Return, character for character, the stretch of the records from the line containing "Return results in" through the end of the records, and nothing else.
- - -
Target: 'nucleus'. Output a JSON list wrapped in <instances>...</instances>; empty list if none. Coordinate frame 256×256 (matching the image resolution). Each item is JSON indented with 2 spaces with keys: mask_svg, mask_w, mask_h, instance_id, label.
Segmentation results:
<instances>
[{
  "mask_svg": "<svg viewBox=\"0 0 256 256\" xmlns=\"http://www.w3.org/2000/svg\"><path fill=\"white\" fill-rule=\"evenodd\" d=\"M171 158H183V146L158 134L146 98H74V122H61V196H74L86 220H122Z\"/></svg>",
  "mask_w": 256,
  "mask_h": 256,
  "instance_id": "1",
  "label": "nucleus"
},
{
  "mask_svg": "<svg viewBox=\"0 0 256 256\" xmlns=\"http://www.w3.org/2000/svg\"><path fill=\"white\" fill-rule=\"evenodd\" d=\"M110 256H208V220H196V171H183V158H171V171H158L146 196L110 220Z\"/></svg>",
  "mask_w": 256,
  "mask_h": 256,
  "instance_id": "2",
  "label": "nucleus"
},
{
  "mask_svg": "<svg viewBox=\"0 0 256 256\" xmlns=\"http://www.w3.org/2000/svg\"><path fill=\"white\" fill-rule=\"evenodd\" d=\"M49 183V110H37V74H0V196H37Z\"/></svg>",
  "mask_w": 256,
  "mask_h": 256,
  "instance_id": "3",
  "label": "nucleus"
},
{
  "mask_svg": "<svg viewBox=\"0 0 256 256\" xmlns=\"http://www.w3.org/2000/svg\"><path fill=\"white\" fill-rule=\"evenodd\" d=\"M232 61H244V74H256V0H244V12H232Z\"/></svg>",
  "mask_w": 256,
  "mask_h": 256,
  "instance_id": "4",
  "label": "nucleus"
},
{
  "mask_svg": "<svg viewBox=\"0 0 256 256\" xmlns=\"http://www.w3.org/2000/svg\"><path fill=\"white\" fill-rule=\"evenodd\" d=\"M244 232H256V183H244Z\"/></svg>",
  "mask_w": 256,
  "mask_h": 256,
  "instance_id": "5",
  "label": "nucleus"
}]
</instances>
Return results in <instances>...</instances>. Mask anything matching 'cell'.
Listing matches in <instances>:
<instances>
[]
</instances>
- - -
» Solution:
Return results in <instances>...</instances>. Mask anything matching 'cell'.
Listing matches in <instances>:
<instances>
[]
</instances>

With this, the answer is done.